Copy out the records without any changes, from the line with "What is the distance (211,56)" up to and including the final line of the records.

GIVEN DATA >>
»»
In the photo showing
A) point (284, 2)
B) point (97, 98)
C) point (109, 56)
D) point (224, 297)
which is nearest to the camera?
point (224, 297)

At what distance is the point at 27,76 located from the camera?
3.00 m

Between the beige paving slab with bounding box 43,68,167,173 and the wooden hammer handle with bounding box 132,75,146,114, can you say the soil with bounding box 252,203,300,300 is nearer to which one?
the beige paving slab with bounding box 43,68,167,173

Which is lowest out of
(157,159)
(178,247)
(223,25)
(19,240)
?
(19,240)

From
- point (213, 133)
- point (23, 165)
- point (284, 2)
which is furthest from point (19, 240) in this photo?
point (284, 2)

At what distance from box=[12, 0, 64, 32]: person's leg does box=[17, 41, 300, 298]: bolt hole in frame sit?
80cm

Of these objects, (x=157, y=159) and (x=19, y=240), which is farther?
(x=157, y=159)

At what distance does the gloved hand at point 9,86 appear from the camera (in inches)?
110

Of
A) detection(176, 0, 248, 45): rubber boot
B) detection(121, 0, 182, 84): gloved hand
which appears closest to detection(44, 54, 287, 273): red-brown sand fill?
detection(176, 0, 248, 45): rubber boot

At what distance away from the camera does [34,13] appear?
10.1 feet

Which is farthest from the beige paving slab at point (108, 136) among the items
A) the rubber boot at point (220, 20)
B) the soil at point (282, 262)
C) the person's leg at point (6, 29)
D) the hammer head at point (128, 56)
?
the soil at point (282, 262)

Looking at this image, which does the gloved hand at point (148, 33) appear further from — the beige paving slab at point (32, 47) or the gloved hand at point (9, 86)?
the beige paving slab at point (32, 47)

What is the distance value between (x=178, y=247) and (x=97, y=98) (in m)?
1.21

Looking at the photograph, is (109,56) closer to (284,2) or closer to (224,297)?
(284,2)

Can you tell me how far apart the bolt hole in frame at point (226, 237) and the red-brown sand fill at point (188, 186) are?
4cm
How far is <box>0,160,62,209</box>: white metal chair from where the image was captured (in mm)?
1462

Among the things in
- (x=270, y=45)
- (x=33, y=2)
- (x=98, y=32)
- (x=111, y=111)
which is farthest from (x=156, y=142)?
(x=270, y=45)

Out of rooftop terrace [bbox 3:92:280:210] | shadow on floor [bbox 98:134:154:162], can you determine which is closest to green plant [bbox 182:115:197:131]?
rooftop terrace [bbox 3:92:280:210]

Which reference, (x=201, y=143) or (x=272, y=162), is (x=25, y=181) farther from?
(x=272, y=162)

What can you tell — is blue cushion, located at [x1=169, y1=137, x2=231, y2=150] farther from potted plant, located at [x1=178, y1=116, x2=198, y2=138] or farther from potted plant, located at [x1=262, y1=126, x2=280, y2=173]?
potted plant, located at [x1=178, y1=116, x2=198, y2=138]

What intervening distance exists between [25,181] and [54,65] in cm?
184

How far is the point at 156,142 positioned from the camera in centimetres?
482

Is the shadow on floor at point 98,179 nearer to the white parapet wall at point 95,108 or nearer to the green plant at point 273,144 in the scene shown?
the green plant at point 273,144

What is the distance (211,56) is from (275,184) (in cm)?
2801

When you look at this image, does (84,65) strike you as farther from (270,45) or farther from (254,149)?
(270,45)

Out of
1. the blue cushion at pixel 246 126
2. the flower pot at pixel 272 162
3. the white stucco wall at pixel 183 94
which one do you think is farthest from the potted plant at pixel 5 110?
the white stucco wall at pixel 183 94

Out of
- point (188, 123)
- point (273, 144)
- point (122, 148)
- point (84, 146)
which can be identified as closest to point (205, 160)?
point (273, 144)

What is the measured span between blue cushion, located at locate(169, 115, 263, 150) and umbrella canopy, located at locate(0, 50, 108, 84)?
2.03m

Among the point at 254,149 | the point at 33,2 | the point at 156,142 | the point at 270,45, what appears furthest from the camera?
««
COMPLETE RESPONSE >>
What is the distance (211,56) is from (275,184) (in cm)?
2801

When you look at this image, does (84,65) strike you as farther from (270,45) or farther from (254,149)?
(270,45)

Out of
1. the blue cushion at pixel 246 126
2. the flower pot at pixel 272 162
3. the white stucco wall at pixel 183 94
which one do you think is farthest from the potted plant at pixel 5 110?
the white stucco wall at pixel 183 94

Out of
- point (188, 123)
- point (273, 144)
- point (122, 148)
- point (84, 146)
which can be identified as closest to point (205, 160)?
point (273, 144)

What is the measured span between blue cushion, located at locate(169, 115, 263, 150) and umbrella canopy, located at locate(0, 50, 108, 84)?
2.03m

Among the point at 254,149 | the point at 33,2 | the point at 156,142 | the point at 270,45, what appears furthest from the camera?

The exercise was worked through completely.